Please duplicate the part of the MySQL crash bug report between "Description of the" and "other prim: view_id(PRIM,1a2cd5b7,1)", inclusive.

===== Passage for review

MySQL crash after restart via Pacemaker: aborting due to conflicting prims

Bug #1617400 reported by Aleksei Shishkin
18
This bug affects 2 people
Affects Status Importance Assigned to Milestone
Fuel for OpenStack
Fix Committed
Critical
Sergii Golovatiuk
Nominated for Ocata by Sergii Golovatiuk
Mitaka
Fix Released
Critical
Fedor Zhadaev
Newton
Fix Committed
Critical
Sergii Golovatiuk

Bug Description

Detailed bug description:
  MySQL crashes after restart via ‘pcs resource restart clone_p_mysqld’ command in MOS 9.0
  Almost 50% of MySQL restart attempts are finished with next MySQL error: WSREP: exception from gcomm, backend must be restarted: 281c836a aborting due to conflicting prims: older overrides (FATAL)

Steps to reproduce:
  Run next command:
  pcs resource restart clone_p_mysqld

Expected results:
  MySQL will be restarted without errors in log files
  After restart MySQL wsrep_cluster_size will be equal to controllers count (in my case 3)

Actual result:
  MySQL restarted and error appeared in MySQL log file on one of controller nodes:
    2016-08-23T16:59:02.214831+02:00 node-3 mysqld: 2016-08-23 16:59:02 22172 [ERROR] WSREP: exception from gcomm, backend must be restarted: 1a2cd5b7 aborting due to conflicting prims: older overrides (FATAL)

  Node with this error will have wsrep_cluster_size=1, other two nodes will have wsrep_cluster_size=2

Reproducibility:
 This error can be reproduced almost in 50% restart attempts
 Also found on Customer environment

Workaround:
 Replace MOS 9.0 native OCF script (/usr/lib/ocf/resource.d/fuel/mysql-wss) with another one from master branch: https://github.com/openstack/fuel-library/blob/master/files/fuel-ha-utils/ocf/mysql-wss

Impact:
 Critical impact
 Leads to MySQL split-brain

Description of the environment:
 Operation system: Ubuntu 14.04
 Versions of components: MOS 9.0

Additional information:
Logs from controllers:
 controller-1
   2016-08-26T16:59:02.221676+02:00 node-1 mysqld: 2016-08-26 16:59:02 24841 [Warning] WSREP: bae1b7a9 conflicting prims: my prim: view_id(PRIM,bae1b7a9,6) other prim: view_id(PRIM,1a2cd5b7,1)

==========
===== Provided information

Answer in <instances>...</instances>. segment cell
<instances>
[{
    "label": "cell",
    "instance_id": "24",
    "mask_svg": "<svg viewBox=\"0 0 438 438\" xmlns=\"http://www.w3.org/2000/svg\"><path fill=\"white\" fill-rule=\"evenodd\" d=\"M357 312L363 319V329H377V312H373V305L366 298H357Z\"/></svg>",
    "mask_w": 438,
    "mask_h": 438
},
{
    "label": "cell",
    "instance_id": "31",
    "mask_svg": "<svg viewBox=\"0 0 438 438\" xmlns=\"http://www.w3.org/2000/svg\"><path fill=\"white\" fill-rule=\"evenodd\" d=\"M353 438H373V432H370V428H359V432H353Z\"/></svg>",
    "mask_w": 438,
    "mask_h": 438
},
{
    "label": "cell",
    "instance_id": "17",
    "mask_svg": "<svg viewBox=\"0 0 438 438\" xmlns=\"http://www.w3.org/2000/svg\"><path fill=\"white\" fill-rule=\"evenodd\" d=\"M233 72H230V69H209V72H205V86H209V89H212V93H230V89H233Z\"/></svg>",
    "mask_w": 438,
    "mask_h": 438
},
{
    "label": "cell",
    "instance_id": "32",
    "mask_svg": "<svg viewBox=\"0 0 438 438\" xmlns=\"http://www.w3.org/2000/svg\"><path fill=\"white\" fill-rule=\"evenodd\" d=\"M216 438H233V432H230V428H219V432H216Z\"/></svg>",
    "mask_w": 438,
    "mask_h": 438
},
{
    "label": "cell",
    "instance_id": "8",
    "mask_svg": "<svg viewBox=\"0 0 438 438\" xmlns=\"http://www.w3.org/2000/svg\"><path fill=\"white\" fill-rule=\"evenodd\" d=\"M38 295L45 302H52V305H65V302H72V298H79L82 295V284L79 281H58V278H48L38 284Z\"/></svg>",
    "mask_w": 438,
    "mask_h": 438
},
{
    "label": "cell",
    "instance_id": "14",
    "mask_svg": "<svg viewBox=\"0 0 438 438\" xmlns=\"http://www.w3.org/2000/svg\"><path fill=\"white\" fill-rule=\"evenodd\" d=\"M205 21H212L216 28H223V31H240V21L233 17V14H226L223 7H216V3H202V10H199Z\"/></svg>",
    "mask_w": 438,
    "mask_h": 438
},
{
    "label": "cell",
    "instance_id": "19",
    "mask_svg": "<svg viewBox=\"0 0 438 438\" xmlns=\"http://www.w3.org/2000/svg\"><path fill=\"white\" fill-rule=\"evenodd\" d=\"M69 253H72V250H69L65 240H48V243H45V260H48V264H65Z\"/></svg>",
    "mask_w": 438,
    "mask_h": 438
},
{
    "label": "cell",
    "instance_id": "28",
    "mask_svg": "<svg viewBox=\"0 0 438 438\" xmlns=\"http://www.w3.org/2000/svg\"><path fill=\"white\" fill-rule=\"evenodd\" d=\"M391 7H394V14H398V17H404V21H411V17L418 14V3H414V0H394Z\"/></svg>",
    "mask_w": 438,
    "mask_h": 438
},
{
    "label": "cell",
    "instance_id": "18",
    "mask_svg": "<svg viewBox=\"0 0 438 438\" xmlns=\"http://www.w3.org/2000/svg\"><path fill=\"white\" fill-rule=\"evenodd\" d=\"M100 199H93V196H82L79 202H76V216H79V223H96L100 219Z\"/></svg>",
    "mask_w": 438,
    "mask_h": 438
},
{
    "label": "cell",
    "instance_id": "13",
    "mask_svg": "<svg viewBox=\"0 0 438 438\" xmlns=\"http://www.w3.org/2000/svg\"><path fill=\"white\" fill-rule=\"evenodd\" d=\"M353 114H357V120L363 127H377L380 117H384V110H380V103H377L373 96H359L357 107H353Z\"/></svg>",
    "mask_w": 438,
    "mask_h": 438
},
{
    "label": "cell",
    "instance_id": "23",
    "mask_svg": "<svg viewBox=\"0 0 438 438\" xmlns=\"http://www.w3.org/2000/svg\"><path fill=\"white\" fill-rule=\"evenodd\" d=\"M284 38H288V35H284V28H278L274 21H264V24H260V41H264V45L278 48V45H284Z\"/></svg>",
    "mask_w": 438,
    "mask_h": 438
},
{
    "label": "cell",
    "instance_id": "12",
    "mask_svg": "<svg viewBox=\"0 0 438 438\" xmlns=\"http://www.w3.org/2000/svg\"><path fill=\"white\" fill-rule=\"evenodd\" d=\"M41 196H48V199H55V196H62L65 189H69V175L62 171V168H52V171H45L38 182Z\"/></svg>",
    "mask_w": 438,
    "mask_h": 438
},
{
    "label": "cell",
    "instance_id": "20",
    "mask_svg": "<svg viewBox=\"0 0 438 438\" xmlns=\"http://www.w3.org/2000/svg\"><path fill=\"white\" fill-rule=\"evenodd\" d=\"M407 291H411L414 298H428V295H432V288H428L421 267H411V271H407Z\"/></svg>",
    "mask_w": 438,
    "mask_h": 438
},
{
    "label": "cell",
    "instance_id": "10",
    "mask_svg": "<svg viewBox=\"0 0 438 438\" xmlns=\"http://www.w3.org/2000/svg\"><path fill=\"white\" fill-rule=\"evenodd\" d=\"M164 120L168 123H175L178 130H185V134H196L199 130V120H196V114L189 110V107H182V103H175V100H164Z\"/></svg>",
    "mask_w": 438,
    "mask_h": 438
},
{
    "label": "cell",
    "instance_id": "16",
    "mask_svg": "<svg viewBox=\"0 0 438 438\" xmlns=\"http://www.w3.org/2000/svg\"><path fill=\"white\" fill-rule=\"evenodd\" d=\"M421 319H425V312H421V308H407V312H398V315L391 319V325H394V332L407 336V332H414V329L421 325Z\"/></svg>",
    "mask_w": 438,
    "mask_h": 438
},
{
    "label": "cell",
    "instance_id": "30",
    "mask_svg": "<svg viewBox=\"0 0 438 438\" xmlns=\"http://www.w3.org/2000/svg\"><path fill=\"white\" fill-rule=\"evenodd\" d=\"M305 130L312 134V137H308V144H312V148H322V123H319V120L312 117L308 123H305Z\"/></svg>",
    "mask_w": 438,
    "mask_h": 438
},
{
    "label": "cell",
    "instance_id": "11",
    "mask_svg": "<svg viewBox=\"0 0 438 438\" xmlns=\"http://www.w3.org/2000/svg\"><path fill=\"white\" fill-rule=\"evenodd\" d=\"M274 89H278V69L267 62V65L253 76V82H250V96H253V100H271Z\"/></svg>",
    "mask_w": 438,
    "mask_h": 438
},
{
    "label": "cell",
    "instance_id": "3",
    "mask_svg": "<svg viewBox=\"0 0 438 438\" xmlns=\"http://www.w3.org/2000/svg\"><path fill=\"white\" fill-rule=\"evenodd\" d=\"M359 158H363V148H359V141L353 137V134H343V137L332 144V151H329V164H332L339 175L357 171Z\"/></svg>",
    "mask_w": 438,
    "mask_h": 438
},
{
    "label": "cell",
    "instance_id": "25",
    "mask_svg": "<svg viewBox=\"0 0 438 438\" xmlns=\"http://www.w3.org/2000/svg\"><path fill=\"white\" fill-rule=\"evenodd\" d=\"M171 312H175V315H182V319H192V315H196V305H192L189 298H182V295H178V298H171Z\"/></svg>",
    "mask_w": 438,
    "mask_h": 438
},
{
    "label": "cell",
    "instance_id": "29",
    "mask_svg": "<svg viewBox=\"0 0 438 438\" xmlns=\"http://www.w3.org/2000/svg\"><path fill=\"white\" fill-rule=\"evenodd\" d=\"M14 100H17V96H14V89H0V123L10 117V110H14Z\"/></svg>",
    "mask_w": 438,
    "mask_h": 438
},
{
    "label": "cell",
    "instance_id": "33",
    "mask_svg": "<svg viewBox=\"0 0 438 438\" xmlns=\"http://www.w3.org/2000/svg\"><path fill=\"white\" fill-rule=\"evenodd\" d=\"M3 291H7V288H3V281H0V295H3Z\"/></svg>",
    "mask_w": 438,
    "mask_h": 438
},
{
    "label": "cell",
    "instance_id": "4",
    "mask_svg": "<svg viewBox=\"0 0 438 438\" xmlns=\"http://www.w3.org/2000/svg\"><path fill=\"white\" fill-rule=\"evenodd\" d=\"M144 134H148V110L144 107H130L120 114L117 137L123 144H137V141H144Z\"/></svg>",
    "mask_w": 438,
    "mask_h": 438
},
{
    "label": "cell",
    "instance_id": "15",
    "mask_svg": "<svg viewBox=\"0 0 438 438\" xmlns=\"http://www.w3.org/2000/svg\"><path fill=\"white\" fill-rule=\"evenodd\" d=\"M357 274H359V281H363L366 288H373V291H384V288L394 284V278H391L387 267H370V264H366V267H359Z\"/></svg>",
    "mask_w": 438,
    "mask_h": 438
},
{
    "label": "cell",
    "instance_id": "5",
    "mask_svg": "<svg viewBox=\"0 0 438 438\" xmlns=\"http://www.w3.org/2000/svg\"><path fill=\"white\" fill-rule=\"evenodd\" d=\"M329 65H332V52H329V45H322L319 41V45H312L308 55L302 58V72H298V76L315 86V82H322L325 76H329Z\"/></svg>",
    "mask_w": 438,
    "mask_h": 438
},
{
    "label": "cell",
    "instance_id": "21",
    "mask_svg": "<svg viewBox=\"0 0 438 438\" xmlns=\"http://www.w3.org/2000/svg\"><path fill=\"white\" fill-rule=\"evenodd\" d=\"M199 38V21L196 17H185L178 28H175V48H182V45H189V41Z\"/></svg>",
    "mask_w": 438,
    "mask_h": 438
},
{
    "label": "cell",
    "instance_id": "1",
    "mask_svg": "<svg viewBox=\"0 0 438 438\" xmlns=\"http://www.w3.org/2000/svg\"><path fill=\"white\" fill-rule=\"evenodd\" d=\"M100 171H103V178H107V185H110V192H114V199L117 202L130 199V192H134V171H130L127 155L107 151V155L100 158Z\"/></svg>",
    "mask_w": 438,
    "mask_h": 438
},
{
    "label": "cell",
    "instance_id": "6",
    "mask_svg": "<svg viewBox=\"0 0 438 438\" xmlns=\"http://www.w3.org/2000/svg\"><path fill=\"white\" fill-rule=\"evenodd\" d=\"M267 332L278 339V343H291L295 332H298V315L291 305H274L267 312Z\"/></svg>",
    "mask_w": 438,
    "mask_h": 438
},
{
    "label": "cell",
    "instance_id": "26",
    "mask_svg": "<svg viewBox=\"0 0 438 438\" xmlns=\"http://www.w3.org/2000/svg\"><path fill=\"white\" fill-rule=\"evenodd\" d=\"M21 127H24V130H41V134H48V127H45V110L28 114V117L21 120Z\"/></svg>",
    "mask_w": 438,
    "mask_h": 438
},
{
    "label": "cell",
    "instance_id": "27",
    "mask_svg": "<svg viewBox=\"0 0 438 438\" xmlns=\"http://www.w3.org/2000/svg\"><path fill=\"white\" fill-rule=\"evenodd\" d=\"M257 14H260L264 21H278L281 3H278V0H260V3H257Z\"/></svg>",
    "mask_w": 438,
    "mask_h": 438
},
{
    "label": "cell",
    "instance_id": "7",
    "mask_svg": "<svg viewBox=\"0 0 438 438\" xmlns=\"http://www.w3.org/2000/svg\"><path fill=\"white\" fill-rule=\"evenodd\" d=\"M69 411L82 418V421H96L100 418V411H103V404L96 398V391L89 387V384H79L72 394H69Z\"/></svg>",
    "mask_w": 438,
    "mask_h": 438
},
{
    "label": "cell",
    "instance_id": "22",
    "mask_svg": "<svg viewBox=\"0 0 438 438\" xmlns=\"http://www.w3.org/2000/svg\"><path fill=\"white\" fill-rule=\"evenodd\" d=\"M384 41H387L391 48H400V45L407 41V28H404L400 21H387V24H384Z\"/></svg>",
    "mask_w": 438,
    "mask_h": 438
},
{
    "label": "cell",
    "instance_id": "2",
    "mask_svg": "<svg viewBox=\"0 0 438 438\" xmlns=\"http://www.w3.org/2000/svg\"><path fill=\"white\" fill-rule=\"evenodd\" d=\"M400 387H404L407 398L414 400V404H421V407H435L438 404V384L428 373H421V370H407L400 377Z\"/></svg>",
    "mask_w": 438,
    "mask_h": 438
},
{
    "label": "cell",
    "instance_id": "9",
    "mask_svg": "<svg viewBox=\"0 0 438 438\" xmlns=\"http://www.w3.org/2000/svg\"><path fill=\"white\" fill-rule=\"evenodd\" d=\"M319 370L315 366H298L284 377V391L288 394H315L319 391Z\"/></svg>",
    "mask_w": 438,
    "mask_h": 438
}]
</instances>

==========

# Written reply:
Description of the environment:
 Operation system: Ubuntu 14.04
 Versions of components: MOS 9.0

Additional information:
Logs from controllers:
 controller-1
   2016-08-26T16:59:02.221676+02:00 node-1 mysqld: 2016-08-26 16:59:02 24841 [Warning] WSREP: bae1b7a9 conflicting prims: my prim: view_id(PRIM,bae1b7a9,6) other prim: view_id(PRIM,1a2cd5b7,1)